--- Indicaciones ---
En el texto sobre la política argentina, ¿quién encabeza el operativo de normalización del justicialismo?

*** Fragmento del texto ***

La trama política se conforma hoy ante todo como una constelación de liderazgos, provenientes, en lo fundamental, de la influencia territorial –mayormente sostenida por la posesión de cargos institucionales a nivel provincial o local– o la popularidad adquirida a través del éxito de sus intervenciones en los medios de comunicación: a quien no tiene poder territorial ni amplia visibilidad mediática, no hay estructura política que pueda sostenerlo.
En estas condiciones se agudiza la tendencia a que la lucha entre potenciales candidatos tenga como arena principal la intervención en los conflictos coyunturales. Es a través de esa intervención como los actores se “posicionan”; es decir, construyen un esquema de diferenciación y se sitúan en su interior. Se podría arriesgar la hipótesis de que esta necesidad de protagonismo preelectoral es una de las fuentes de hiperpolitización de los conflictos sociales en nuestro país. Los precandidatos no son hombres y mujeres “de partido” que deliberan institucionalmente, sino actores que dialogan directamente con el pueblo, en representación de sus odios y sus amores; no tienen otro campo para este juego expresivo que los recurrentes acontecimientos conflictivos. Es en ese punto en que, de modo permanente, la escena política y la escena mediática se entrecruzan y confunden.
El operativo de normalización del justicialismo encabezado por Néstor Kirchner es, sin duda, un hecho importante en la vida política argentina. Puede, incluso, alcanzar trascendencia más allá de los móviles que lo impulsaron. Es, ante todo, el reconocimiento de que aún en la más volátil de las configuraciones, los partidos son necesarios para asegurar un mínimo de previsibilidad política. Dicho esto, no puede ignorarse que la iniciativa tiene claros designios coyunturales y es difícilmente separable de la estrategia hacia la elección del año próximo. El kirchnerismo, para decirlo en pocas palabras, procura elevar los costos a cualquier intento por parte de dirigentes o grupos internos del peronismo de constituirse en parte del armado de coaliciones opositoras. Debe entenderse que la elevación de los costos no equivale a la anulación de tales maniobras, lo que es totalmente imposible. La política no se suplanta por las determinaciones jurídicas. Así, el conflicto agrario mostró la existencia de fuertes tensiones en el interior del peronismo: las sucesivas posiciones adoptadas por Schiaretti, Reutemann, Das Neves y recientemente Solá (sin contar las del ex ministro Lavagna, recientemente de regreso al redil) son una señal precisa de que el grado de dirección que el kirchnerismo pueda mantener sobre el partido será directamente tributario del éxito del gobierno de Cristina Kirchner y de su popularidad.

*** Registros ***

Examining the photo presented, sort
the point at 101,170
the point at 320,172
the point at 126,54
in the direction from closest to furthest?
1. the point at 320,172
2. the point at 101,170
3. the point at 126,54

***

--- Respuesta ---
Néstor Kirchner.